Saturday, 5 February 2011

Bird sighting means winter should take wing

By KYLE PETERSON
kpeterson@beaufortgazette.com
843-706-8147
Published Tuesday, February 1, 2011

Joyce Geiger couldn't mistake the fluttering at her backyard bird feeder Sunday morning, even though several other birds surrounded it.

"A painted bunting really stands out," said the 80-year-old Hilton Head Island retiree. "It was just a joy to see it."

Indeed, the Technicolor creature lives up to its name. With a royal-blue head, bright-red breast and lime-green back, the male painted bunting looks as if it was accidentally dyed when an unsteady artist dropped his neon palette.

But the birds are known for more than just their pretty plumage.

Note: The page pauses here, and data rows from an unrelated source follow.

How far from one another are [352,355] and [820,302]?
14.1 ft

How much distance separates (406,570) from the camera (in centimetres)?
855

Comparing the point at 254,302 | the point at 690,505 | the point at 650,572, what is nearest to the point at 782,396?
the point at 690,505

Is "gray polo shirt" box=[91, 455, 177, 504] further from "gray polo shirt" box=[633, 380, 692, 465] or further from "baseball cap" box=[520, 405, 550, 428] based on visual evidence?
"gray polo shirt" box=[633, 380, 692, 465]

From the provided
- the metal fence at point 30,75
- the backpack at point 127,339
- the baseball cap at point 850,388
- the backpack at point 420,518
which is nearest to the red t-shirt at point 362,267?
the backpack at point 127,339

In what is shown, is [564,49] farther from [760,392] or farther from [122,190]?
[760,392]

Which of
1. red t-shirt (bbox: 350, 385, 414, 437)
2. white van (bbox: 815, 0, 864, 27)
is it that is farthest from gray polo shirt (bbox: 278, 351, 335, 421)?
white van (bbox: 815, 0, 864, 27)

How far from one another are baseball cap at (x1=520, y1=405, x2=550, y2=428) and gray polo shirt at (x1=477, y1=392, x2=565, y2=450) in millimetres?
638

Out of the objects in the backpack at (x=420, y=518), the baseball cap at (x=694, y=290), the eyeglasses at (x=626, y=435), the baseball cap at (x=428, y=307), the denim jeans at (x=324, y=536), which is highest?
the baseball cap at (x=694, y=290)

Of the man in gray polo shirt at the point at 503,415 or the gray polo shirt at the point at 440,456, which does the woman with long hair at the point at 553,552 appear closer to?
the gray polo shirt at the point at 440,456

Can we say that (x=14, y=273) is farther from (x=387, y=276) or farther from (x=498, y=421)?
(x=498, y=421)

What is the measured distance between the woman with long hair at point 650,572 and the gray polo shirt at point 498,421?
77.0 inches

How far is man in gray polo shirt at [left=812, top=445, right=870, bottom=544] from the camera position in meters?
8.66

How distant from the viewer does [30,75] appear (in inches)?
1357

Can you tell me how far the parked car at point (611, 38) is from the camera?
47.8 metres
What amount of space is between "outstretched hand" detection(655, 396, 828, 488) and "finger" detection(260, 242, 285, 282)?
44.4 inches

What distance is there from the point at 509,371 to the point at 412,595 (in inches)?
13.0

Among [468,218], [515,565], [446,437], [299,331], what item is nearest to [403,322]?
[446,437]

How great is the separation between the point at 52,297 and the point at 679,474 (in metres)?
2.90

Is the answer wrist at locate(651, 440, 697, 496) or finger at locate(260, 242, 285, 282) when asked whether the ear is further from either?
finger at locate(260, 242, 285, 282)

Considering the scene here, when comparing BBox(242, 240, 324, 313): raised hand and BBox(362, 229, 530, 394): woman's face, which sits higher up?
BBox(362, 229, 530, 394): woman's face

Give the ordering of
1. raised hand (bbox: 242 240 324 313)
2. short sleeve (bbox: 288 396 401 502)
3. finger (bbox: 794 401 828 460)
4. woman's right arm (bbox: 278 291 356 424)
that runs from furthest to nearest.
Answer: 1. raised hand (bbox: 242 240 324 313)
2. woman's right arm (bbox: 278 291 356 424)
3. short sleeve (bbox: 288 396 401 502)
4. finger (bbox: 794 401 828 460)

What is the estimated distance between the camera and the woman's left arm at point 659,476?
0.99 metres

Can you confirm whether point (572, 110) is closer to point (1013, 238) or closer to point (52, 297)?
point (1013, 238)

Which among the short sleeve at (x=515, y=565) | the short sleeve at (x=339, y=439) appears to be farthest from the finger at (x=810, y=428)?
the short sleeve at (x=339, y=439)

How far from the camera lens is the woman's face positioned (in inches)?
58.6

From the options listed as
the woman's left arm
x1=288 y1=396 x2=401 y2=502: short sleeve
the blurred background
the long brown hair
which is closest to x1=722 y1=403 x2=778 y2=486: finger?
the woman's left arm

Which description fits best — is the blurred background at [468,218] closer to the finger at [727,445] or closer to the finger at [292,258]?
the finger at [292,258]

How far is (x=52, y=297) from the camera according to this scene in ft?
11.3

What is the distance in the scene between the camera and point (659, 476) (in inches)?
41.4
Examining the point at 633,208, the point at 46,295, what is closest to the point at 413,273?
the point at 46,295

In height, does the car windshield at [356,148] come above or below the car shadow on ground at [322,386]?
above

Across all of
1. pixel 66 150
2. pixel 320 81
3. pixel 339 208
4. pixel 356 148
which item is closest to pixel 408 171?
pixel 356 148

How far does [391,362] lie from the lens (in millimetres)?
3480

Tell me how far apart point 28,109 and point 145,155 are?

While others rely on groundhogs to forecast a change in the seasons, Lowcountry residents have the painted bunting. Because the birds winter in Florida and Central America and sometimes spend their summers in Beaufort County, sighting a painted bunting in the chilly, early months of the year can be a harbinger of spring.

For the past two decades, it has become a community tradition for the first person to see a painted bunting to call The Island Packet.

Geiger and her husband, Jack, 83, spotted the bird at about 10:30 a.m. Sunday. Their house on Foxbriar Court in Hilton Head Plantation overlooks marsh that is a popular destination for robins, cedar waxwings and buntings, alike.

This isn't the first sighting for the couple. Geiger said she usually sees a painted bunting every year, and she still has the newspaper clipping from 2000, when her first sighting was reported by the Packet.